In practice, we might not have a given pdfs for \pi and f_{X_j}'s, so we'd have to estimate those. Two kinds of situations:
a) Nonparametric: where \pi and f_{X_j}'s are unspecified- like in Buhlmann models where only the first two moments are needed.
b) Semiparametric: where
f_{X_j}'s are in parametric form, but not
\pi.
a) Nonparametric estimation: Goal is to estiimate \mu, v, a based on observations.
steps:
1) Observations are given for r policy holders. The losses of each policy holder are described by \vec{X}_{i}=X_{i,1}, \cdots, X_{i,n_i}, for i = 1,\ldots, r. Suppose for simplicity that all n_is are the same and equal n.
2) Then the old quantity \mu(\theta) can be estimated by \overline(X)_i = 1/n \sum_{j=1}^n X_{i,j}.
3) Then \mu can be estimated by \mu = 1/r \sum_{i=1}^r \overline{X}_{i}.
4) Also v(\theta) can be estimated by v_i = 1/(n-1) sum_{j=1}^n \left(X_{i,j}-\overline{X}_i \right)^2.
5) So v is estimated by v = 1/r \sum_{i=1}^r v_{i}.

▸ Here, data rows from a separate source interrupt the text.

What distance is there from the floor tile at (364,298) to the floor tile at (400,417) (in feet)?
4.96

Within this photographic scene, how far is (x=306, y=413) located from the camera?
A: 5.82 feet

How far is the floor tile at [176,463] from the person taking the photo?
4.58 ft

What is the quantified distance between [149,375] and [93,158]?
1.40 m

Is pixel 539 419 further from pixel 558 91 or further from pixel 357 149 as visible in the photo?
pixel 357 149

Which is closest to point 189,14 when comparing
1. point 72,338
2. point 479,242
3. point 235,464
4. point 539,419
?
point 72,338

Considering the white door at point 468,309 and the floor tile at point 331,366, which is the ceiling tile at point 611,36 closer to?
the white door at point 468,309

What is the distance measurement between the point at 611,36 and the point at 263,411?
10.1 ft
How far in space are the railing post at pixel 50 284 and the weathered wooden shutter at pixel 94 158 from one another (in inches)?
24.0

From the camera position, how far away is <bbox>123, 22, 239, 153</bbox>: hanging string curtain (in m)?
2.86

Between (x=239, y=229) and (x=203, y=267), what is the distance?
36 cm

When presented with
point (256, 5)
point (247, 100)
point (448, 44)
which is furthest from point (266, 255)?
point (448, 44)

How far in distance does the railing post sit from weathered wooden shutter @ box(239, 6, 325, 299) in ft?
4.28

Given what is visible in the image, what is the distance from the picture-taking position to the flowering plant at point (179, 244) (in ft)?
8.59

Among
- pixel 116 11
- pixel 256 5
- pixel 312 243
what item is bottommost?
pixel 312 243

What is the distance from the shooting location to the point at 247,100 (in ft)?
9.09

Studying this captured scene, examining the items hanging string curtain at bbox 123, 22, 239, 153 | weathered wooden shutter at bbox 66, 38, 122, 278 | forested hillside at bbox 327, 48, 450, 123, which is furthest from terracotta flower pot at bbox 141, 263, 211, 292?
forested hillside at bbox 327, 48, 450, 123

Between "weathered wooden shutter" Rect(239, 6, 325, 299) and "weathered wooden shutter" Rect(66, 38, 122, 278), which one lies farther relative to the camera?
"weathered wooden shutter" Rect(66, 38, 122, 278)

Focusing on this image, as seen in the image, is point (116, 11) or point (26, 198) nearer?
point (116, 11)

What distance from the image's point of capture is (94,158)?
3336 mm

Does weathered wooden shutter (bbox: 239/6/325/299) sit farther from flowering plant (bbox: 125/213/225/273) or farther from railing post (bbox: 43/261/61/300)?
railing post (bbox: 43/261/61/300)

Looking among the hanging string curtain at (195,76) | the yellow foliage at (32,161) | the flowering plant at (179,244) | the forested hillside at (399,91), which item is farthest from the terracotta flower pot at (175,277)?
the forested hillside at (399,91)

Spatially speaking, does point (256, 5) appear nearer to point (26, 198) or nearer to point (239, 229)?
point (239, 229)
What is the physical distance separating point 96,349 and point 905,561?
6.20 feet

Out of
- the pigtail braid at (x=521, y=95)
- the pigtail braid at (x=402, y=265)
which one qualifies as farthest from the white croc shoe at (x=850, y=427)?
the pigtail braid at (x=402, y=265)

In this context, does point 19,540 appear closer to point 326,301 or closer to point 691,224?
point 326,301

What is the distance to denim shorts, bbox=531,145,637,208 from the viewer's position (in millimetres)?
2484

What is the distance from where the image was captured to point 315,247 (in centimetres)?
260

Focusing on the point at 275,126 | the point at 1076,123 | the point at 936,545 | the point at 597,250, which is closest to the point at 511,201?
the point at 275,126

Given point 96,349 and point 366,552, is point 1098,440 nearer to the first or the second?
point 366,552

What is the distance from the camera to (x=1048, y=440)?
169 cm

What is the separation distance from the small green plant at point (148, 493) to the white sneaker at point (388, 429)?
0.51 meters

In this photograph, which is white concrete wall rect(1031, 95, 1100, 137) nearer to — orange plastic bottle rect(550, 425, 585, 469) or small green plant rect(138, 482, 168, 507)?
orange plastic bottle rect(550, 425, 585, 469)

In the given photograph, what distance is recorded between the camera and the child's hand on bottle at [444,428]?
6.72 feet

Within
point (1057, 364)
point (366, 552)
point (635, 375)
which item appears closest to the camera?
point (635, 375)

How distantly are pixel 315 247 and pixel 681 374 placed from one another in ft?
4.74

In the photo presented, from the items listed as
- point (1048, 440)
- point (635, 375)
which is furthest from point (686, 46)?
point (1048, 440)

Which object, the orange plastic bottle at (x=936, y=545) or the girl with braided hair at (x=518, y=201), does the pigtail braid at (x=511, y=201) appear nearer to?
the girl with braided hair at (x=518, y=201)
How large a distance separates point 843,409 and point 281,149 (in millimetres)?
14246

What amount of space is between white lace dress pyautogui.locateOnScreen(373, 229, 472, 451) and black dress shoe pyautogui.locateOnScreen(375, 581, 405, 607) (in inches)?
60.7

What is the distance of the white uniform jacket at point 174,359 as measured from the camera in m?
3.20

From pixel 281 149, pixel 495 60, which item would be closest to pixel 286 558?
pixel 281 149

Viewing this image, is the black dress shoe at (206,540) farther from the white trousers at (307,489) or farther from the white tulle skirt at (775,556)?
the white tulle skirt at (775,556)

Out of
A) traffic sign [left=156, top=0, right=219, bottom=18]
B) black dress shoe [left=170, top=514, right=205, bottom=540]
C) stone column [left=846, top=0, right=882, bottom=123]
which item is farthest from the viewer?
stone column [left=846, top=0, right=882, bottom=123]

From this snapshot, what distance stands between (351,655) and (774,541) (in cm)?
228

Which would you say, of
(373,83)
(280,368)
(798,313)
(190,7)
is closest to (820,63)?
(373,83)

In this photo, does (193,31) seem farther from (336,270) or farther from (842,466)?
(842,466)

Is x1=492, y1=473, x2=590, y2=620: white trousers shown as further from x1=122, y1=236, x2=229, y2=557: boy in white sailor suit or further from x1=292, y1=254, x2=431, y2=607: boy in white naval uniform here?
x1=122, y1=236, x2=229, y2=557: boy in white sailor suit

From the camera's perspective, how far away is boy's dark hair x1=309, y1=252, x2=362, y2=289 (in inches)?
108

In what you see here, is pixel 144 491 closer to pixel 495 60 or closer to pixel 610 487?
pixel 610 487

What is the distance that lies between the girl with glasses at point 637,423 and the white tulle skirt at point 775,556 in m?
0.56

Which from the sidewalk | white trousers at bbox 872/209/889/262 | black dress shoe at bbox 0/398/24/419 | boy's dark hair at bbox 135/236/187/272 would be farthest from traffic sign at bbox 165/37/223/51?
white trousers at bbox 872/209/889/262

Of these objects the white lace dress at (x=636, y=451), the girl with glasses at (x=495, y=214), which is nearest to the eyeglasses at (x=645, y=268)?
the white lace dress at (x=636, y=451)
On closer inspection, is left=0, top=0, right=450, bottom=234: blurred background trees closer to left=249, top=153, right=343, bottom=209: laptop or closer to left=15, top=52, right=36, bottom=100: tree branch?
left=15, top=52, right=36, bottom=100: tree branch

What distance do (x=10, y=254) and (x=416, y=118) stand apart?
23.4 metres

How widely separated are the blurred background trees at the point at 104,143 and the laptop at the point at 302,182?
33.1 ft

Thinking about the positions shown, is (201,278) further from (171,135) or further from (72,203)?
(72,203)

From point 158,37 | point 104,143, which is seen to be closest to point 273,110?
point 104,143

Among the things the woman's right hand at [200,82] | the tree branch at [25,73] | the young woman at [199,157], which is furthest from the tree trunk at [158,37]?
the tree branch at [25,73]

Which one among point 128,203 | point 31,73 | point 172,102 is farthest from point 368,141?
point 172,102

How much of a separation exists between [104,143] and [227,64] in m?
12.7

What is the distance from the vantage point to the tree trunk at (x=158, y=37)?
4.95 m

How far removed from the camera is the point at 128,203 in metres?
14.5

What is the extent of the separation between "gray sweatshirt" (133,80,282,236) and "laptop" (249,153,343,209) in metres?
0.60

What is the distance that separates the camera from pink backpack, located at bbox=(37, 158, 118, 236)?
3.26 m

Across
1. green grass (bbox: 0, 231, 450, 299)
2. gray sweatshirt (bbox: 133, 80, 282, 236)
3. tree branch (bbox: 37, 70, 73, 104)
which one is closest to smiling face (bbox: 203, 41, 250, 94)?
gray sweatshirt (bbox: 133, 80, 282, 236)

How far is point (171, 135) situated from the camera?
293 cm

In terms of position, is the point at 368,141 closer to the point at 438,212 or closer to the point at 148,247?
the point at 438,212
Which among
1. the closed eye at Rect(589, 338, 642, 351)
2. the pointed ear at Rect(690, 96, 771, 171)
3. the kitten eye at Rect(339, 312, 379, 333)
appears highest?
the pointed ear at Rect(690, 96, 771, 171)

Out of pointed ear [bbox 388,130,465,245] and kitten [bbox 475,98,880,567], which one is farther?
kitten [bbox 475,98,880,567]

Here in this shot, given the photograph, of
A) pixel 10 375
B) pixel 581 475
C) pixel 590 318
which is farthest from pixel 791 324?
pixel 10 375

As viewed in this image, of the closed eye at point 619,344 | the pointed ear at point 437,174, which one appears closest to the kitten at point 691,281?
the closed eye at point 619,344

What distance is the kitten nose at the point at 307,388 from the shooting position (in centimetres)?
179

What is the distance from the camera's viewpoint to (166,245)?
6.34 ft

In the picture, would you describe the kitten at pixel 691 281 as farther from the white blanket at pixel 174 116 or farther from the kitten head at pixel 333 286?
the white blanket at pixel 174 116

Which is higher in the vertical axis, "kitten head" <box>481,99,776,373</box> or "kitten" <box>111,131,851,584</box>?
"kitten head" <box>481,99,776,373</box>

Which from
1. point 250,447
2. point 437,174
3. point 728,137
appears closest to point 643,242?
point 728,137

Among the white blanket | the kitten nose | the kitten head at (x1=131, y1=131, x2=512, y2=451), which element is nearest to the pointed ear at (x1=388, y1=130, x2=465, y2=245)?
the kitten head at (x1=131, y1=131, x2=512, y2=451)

6) For a, we first estimate Var(\overline{X}_i) by 1/(r-1) sum_{i=1}^r \left(X_{i}-\mu \right)^2.
7) Then note that
Var(\overline{X}_i) = Var(E(\overline{X}_i)|\Theta) + E(Var(\overline{X}_i|\Theta)) = \cdots = a + \frac{v}{n},
so that a=Var(\overline{X}_i)-v/n.
8) Then k=v/a, Z = n/(n+k), and the credibility premium is Z\overline{X}_i + (1-Z)\mu, for each policy holder i = 1, \ldots, r. All these quantities are estimates.